- **TASK REQUIREMENTS**: Starting with the line that contains "How far is the snow" and continuing through the end of the records, reproduce those lines with "camera" switched to "viewpoint" and everything else left unchanged.

━━ LISTING ━━

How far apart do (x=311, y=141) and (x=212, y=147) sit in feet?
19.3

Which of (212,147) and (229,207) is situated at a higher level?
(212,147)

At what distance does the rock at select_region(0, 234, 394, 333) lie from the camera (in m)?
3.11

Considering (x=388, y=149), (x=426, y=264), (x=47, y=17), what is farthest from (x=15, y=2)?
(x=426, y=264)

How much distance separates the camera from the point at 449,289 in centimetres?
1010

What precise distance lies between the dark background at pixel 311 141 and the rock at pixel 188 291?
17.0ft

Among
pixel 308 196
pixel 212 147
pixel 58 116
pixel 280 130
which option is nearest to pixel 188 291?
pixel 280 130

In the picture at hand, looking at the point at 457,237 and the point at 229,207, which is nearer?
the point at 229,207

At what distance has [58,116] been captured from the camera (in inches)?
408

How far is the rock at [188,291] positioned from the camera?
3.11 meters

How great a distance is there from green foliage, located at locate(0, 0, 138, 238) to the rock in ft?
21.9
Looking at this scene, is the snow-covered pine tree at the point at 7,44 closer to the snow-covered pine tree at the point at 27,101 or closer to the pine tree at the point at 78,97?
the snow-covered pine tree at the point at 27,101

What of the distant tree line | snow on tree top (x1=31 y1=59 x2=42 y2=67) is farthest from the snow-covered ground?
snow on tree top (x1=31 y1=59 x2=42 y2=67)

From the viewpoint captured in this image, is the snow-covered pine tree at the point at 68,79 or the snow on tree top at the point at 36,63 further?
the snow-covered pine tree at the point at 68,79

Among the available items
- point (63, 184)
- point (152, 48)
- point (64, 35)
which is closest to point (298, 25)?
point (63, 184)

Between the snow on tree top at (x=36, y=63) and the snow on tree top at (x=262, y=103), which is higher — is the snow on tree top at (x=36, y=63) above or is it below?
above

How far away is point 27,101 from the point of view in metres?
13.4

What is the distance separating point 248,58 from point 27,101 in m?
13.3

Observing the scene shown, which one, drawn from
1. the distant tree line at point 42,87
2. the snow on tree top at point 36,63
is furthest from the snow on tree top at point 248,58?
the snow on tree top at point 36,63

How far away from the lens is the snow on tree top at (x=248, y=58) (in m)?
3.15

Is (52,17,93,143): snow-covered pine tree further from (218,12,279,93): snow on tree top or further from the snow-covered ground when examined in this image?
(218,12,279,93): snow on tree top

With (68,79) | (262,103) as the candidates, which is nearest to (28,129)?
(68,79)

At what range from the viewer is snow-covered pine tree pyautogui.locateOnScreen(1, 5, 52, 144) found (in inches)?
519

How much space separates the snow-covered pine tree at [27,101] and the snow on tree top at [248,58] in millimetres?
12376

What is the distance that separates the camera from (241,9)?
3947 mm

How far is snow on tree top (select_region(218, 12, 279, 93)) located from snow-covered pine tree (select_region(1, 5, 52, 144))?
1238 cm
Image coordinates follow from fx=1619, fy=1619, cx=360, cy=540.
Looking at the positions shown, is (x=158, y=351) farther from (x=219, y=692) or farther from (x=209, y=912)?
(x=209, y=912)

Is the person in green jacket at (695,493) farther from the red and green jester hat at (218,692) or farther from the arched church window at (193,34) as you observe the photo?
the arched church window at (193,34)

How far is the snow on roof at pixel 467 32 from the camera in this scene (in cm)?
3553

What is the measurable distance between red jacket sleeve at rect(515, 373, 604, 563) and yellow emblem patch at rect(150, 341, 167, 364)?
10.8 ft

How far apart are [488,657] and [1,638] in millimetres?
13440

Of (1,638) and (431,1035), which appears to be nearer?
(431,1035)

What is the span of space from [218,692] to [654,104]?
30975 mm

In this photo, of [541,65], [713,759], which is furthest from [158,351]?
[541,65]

━━━

- **EXPECTED OUTPUT**:
How far is the snow on roof at pixel 467 32 from the viewpoint in this scene (in cm)?
3553

What is the measurable distance between red jacket sleeve at rect(515, 373, 604, 563) and yellow emblem patch at rect(150, 341, 167, 364)?
10.8 ft

How far apart are [488,657] and [1,638] in millimetres?
13440

Of (1,638) and (431,1035), which appears to be nearer?
(431,1035)

What is the span of space from [218,692] to [654,104]?
30975 mm

In this photo, of [541,65], [713,759], which is furthest from [158,351]?
[541,65]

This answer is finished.